In the data below, switch "nearest" to "closest" and leave all other wording unchanged.

Excerpts of spatial question data
········
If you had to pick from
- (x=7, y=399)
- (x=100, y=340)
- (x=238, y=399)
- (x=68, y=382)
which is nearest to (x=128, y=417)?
········
Correct response:
If you had to pick from
- (x=7, y=399)
- (x=100, y=340)
- (x=238, y=399)
- (x=68, y=382)
which is closest to (x=128, y=417)?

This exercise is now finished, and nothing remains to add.